About this exercise: Nothing belongs in the answer except the lines of the material that include "name".
[[ Records shown open ]]
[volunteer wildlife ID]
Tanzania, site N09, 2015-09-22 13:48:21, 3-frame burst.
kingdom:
[[ Records shown closed ]]
[[ Records shown open ]]
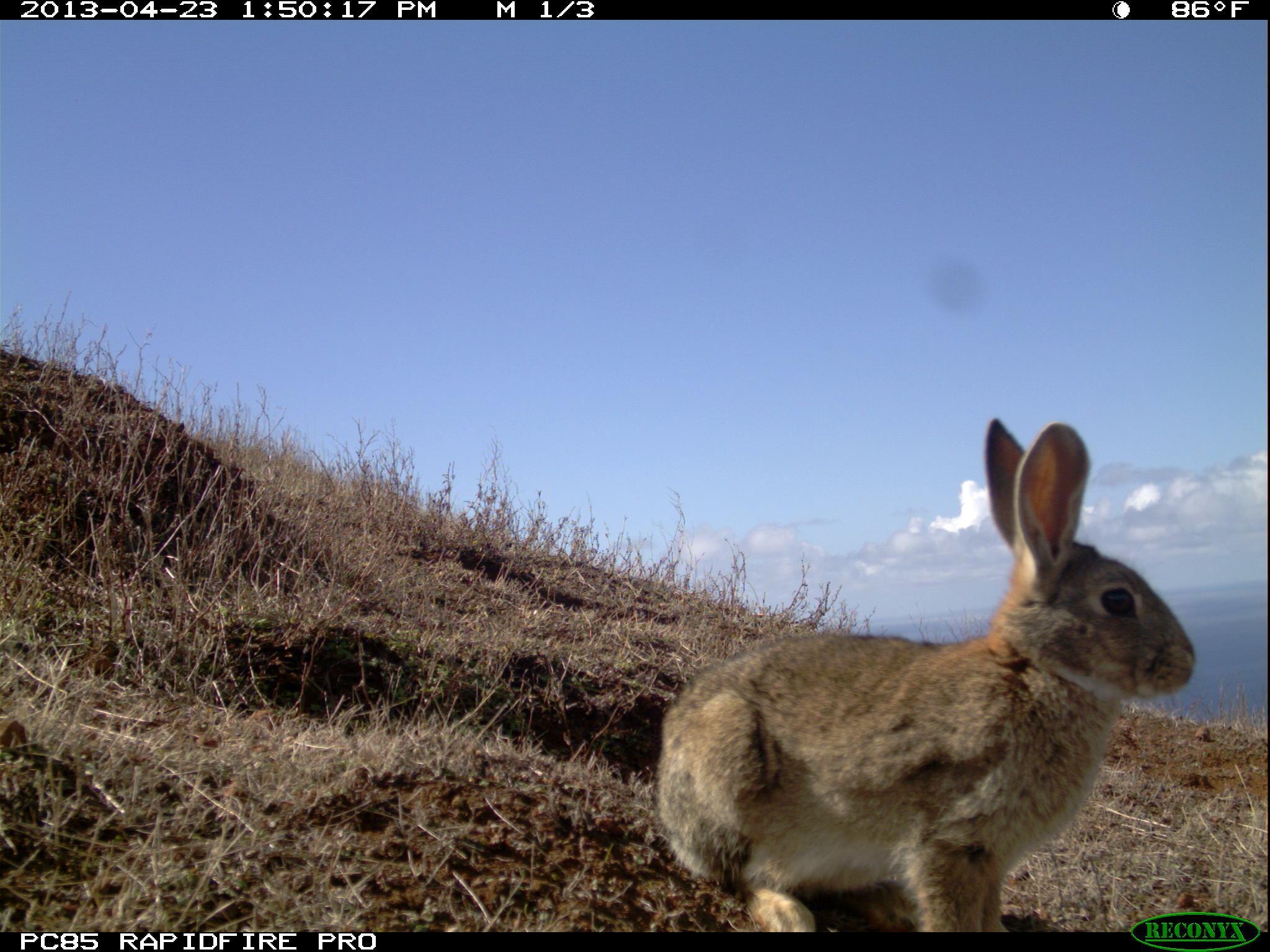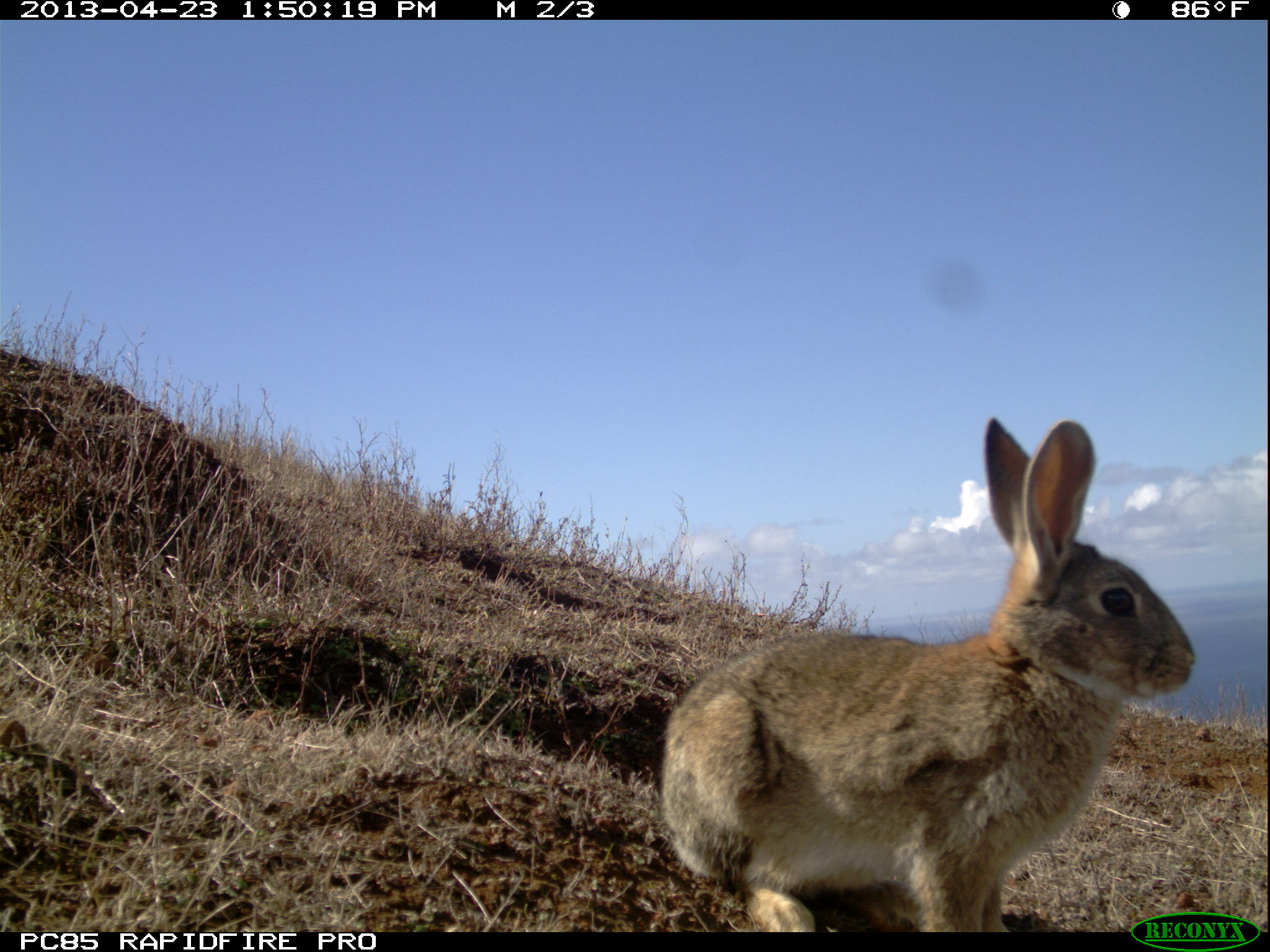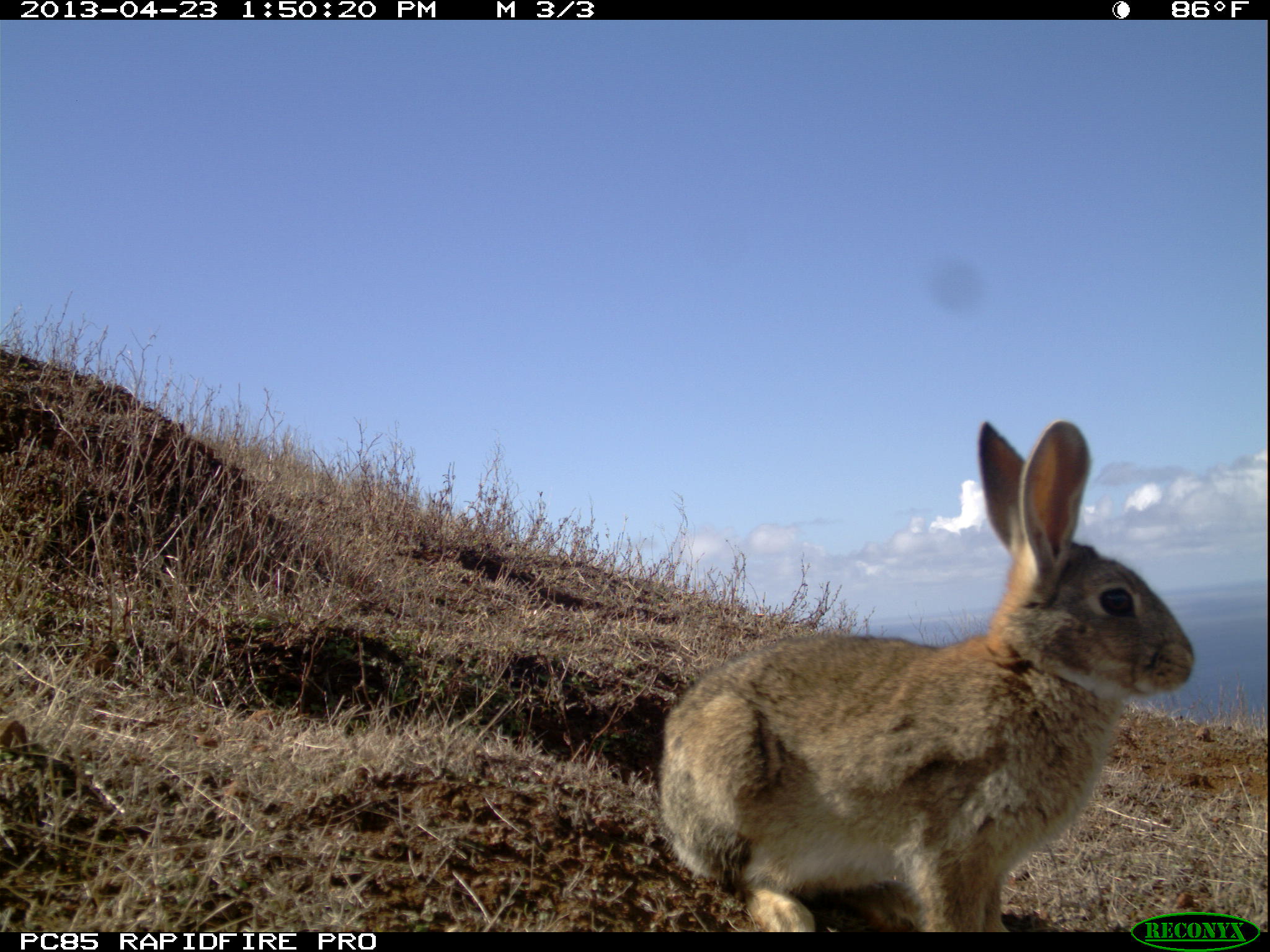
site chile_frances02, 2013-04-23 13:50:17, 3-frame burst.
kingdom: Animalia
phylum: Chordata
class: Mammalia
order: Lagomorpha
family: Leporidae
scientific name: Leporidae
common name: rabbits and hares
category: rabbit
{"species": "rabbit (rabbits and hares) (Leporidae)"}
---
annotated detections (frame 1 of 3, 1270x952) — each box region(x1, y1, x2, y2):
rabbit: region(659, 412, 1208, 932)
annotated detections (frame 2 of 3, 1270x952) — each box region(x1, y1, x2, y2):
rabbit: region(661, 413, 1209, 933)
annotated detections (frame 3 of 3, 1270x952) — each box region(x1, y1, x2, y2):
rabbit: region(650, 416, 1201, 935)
[[ Records shown closed ]]
[[ Records shown open ]]
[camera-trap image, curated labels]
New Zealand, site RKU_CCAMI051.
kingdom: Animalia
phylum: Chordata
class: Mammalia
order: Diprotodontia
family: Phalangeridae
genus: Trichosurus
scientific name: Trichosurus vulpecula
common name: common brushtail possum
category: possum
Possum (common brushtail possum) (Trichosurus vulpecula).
[[ Records shown closed ]]
Solved exercise:
scientific name: Leporidae
common name: rabbits and hares
scientific name: Trichosurus vulpecula
common name: common brushtail possum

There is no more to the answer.